Art, one of our most powerful ways of expressing ourselves, consists of various genres and sub-genres, and has both contemporary and old mediums that allow artists to express their creativity. X ray photography art is one such art trend that, although it sounds like a relatively new movement, is in fact a much older art form. Started in the 1800s, arguably by a man named Joseph Niepce, it has been a way to capture intricate and delicate subject matter that mainly consists of animals and/or plants.
Although there are several advocates of x-rayography, it is Photowall’s designer, Albert Koetsier, whom is one of the most renowned. Koetsier, the individual also behind Beyond Light, has enabled art fanatics, and even the general observer, to see beyond their natural visual ability, and experience the true beauty and complexity of living organisms. Since an early age, eight years old in fact, Koetsier has been fascinated by the visual medium of photography, so much so that he succeeded in building a homemade camera constructed of a pair of magnifying mirrors and a matchbox. Having attached one of the mirrors facing outward, and the other placed on the inside, the young wannabe photographer designed a spring-loaded shutter.
While the young Koetsier persisted with his expensive hobby, he continued to believe that he could be able to purchase a real camera one day. As he grew up and moved one, he never lost his love for photography and cameras, which seemed to go hand in hand with his career progression into an x-ray technician. Over the years, both for recreation and work, Koetsier tinkered with his x-ray machines, continuously discovering ‘poetic beauty’ in some of the most unusual muses. To discover more about his hobby, you can visit the ‘artist information’ page on Beyond Light and learn more and his work and techniques.

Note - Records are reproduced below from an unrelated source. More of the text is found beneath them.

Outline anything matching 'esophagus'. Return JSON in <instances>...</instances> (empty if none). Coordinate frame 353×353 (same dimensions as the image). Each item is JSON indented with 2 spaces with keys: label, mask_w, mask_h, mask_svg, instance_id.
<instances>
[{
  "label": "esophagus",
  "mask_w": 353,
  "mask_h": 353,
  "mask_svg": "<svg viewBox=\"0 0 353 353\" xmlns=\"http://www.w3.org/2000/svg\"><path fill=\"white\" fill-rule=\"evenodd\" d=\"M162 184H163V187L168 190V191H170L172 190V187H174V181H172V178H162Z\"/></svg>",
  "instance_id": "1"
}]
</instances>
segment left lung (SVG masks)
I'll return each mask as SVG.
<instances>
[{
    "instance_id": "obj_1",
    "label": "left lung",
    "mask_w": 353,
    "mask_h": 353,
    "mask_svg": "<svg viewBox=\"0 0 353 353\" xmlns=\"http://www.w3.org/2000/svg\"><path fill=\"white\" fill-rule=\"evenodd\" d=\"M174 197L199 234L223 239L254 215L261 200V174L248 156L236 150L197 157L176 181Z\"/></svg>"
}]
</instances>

Despite the fact that Koetsier is a prevalent artist in this field, there are others whom also use x-rays to explore various subjects. Both Hugh Turvey and Nick Veasey use x-rayography to produce astounding pieces of art. Discussing their preferred methods aren’t as cut and dry as some would expect, especially when looking into Hugh Turvey’s work – instead of sticking to one technique manipulation, such as chemical processing, he will happily explore several to create a piece. That being said, Turvey appears to favour his coined phrase ‘XOGRAM’, instead of using equipment, you can get an image by placing the subject on photographic paper. Turvey does this, but then alters the amount of light exposure he allows onto the paper. In contrast to this, Veasey is more consistent in his methods, and tends to use x-rays and film processing to create his work.